═════ DOCUMENT

Wikidata query service/Runbook

From Wikitech
Jump to navigation Jump to search
Wikidata Query Service component diagram

Wikidata Query Service is the Wikimedia implementation of SPARQL server, based on Blazegraph engine, to service queries for Wikidata and other data sets. This "runbook" goal is to provide short instructions of what to do in case of issue with the service. Please see more detailed description in the User Manual, Wikidata query service and Wikidata Query Service/Implementation.

Clusters

We operate 3 separate WDQS clusters, with different expectations in term of availability and stability of response times. All clusters only expose a readonly interface. Writes are exclusively managed internally, with WDQS pulling data from different sources (mainly from Wikidata):

  • wdqs-internal: The cluster used by other internal service, mainly mediawiki. This cluster should be highly available with predictable response times.
  • wdqs: The public facing SPARQL endpoint. This cluster is used by external applications and researchers. While it does see "real user traffic", due to the nature of a SPARQL endpoint, we do expect a lower availability and more random response times on this cluster. The users of this cluster should be aware of those limitations.
  • wdqs-test: Those 2 servers are used for testing and should see no "real user traffic".

Main Services

  • wdqs-blazegraph: main blazegraph instance
  • wdqs-categories: blazegraph instance dedicated to categories
  • wdqs-updater: updates the main blazegraph instance from wikidata

Main dashboards

Known limitations

Exposing a SPARQL endpoint to the internet is similar to exposing an SQL endpoint. The user generated load can vary widely in the complexity per request and cause widely varying performances. Throttling is applied based on overall computing time and error rate to protect from overly eager clients. The throttling is bucketed by user-agent and IP address. An abusive client which does not rate limit when receiving HTTP 429 responses will be banned for a longer duration where all its requests will be denied with an HTTP 403.

══════════
═════ INFORMATION SUPPLIED

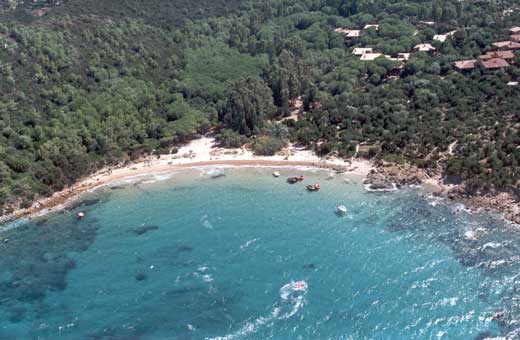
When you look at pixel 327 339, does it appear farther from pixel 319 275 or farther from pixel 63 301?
pixel 63 301

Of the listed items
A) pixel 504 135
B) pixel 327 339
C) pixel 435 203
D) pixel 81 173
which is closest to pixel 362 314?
pixel 327 339

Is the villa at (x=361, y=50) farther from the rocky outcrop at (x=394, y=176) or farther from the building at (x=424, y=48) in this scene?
the rocky outcrop at (x=394, y=176)

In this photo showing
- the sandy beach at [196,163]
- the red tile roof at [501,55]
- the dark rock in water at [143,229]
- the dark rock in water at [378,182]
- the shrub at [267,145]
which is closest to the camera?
the dark rock in water at [143,229]

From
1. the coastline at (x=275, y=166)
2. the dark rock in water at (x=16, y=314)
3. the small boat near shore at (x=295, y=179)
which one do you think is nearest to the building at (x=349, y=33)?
the coastline at (x=275, y=166)

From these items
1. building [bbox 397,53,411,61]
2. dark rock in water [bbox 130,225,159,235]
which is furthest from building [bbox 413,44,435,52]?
dark rock in water [bbox 130,225,159,235]

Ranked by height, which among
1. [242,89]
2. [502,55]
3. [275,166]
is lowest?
[275,166]

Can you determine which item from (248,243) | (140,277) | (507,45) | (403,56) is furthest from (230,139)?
(507,45)

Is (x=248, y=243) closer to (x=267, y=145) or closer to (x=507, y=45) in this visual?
(x=267, y=145)
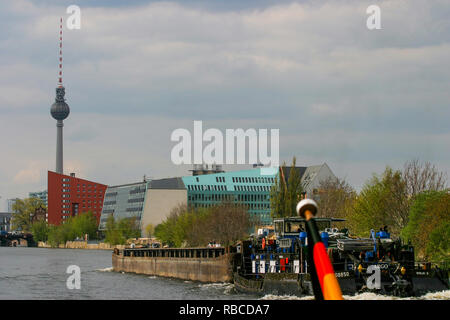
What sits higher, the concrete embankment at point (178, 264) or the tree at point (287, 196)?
the tree at point (287, 196)

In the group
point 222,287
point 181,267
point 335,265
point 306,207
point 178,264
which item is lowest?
point 222,287

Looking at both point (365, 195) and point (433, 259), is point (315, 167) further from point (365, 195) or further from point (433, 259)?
point (433, 259)

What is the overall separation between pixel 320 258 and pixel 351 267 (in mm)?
36574

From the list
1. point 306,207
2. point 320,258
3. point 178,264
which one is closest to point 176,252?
point 178,264

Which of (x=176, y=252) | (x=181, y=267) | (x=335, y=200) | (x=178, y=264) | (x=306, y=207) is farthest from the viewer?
(x=335, y=200)

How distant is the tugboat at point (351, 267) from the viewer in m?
42.9

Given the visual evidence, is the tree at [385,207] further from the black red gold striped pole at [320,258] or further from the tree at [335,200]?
the black red gold striped pole at [320,258]

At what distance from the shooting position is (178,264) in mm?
84000

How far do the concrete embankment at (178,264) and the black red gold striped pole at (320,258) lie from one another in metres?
56.9

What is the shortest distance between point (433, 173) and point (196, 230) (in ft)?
168

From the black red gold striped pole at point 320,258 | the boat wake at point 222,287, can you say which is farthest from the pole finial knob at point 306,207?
the boat wake at point 222,287

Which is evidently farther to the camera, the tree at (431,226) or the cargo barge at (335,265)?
the tree at (431,226)

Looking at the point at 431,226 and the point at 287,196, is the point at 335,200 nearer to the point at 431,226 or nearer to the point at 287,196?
the point at 287,196
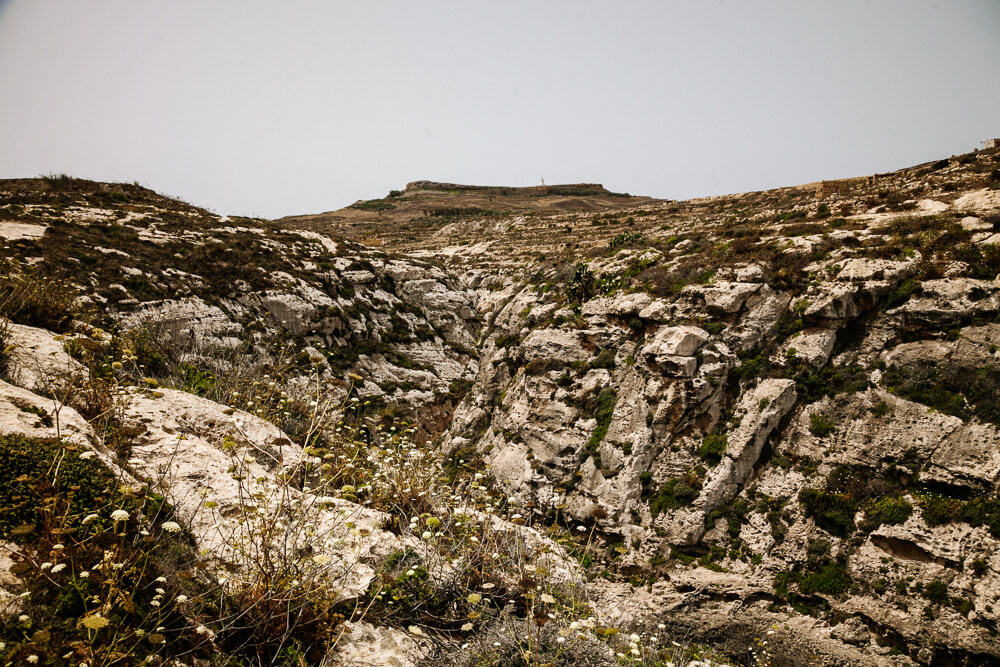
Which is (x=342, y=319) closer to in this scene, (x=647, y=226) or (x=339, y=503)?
(x=339, y=503)

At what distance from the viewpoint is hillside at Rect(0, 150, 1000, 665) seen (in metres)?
4.02

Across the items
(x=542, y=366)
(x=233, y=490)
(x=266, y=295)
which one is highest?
(x=266, y=295)

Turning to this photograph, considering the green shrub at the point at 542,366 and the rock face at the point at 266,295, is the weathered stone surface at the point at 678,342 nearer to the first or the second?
the green shrub at the point at 542,366

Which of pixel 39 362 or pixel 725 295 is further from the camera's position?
pixel 725 295

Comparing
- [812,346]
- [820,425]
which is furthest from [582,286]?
[820,425]

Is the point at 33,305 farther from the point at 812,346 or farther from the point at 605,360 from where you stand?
the point at 812,346

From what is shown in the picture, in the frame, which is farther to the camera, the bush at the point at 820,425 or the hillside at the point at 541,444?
the bush at the point at 820,425

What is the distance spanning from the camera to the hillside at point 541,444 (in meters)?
4.02

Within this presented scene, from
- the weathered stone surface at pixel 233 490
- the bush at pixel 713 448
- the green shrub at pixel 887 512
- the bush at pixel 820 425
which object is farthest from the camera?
the bush at pixel 713 448

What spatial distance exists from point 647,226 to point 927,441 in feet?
94.2

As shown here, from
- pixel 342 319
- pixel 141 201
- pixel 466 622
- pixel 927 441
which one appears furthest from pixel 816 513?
pixel 141 201

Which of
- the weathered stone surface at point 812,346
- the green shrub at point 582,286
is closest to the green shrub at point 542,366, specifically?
the green shrub at point 582,286

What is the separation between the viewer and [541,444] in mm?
15930

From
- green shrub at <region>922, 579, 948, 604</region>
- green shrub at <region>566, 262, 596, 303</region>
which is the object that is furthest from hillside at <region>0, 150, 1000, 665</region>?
green shrub at <region>566, 262, 596, 303</region>
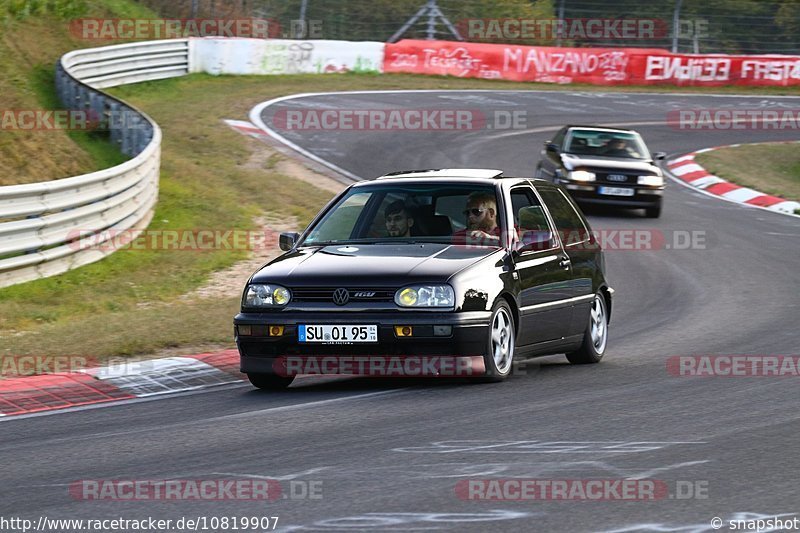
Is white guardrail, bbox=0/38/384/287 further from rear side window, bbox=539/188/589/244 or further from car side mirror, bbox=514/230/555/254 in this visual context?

══════════

* _EXERCISE SET_:
[A] List every WDQS cluster that the Wikidata Query Service runbook says is operated.
[B] Pick up the Wikidata Query Service runbook after its final sentence and write the next part.

* _OUTPUTS_:
[A] wdqs-internal, wdqs, wdqs-test

[B]
Further analysis

Before restarting wdqs-blazegraph or wdqs-updater, please collect multiple stack traces for further analysis:

for i in `seq 1 10`;
do
  sudo -u blazegraph jcmd <pid> Thread.print > thread.${i}
  sleep 5
done

Known issues

Update lag

Synchronisation from wikidata (and other data sources) can be viewed on Grafana. Common cause of lag are:

  • Too much write load (too many edits on Wikidata)
  • Too much read load on the WDQS systems, competing for I/O with the writes. You can check the queries currently running by going to http://localhost:9999/bigdata/status?showQueries=details (it's an HTML page so ssh port forwarding to local browser may be a good idea).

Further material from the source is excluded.